Start of Input for this task

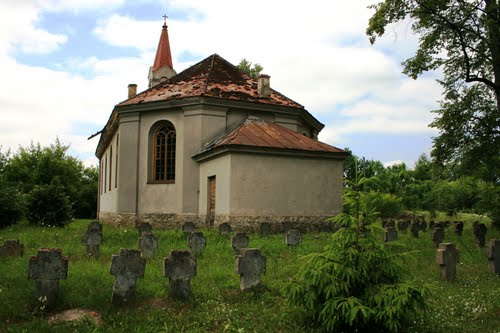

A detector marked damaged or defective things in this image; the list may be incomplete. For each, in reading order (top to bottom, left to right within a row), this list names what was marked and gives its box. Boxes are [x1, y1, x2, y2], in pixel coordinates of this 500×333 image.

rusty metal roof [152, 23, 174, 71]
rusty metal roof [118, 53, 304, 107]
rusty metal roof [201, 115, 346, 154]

End of Input for this task
Start of Input for this task

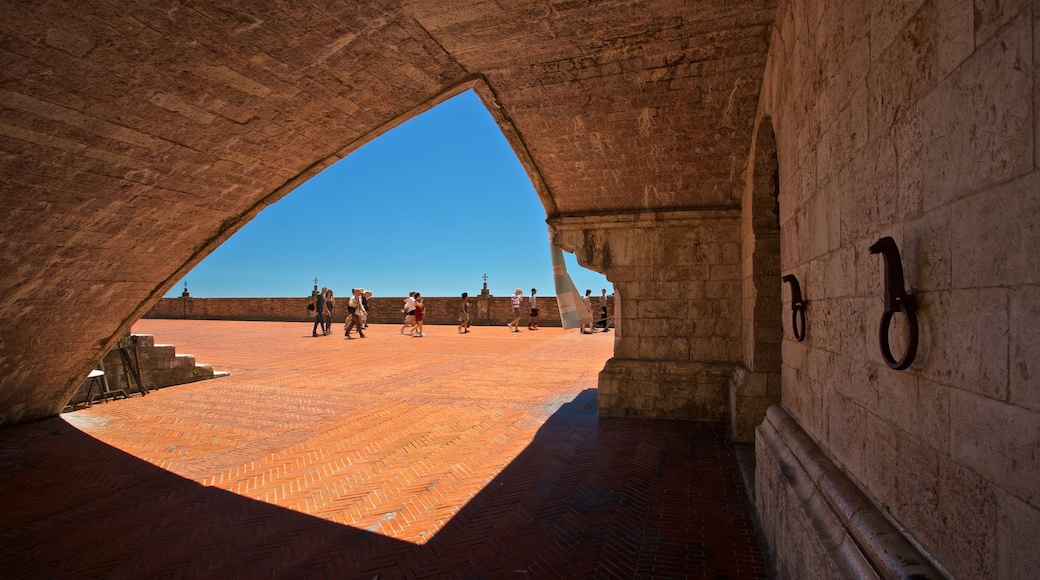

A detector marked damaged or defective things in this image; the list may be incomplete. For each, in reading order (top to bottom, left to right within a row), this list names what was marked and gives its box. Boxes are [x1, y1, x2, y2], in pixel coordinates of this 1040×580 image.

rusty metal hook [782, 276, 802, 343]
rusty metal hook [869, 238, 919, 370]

End of Input for this task
Start of Input for this task

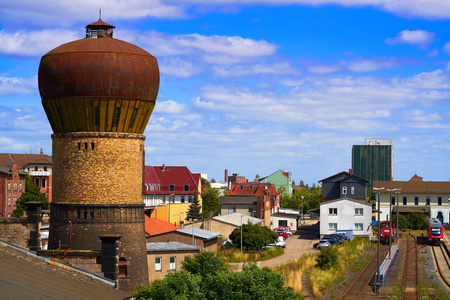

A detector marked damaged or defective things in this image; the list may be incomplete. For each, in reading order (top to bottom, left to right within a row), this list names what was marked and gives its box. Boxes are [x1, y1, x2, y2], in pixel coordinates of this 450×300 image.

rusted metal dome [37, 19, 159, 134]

End of Input for this task

## Aim of the exercise
Reproduce word for word the lines of the final entry, starting with the line containing "this 450×300 image." and continuing through the line containing "rusted metal dome [37, 19, 159, 134]".

## Task result
A detector marked damaged or defective things in this image; the list may be incomplete. For each, in reading order (top to bottom, left to right within a row), this list names what was marked and gives its box. Boxes are [x1, y1, x2, y2], in pixel coordinates of this 450×300 image.

rusted metal dome [37, 19, 159, 134]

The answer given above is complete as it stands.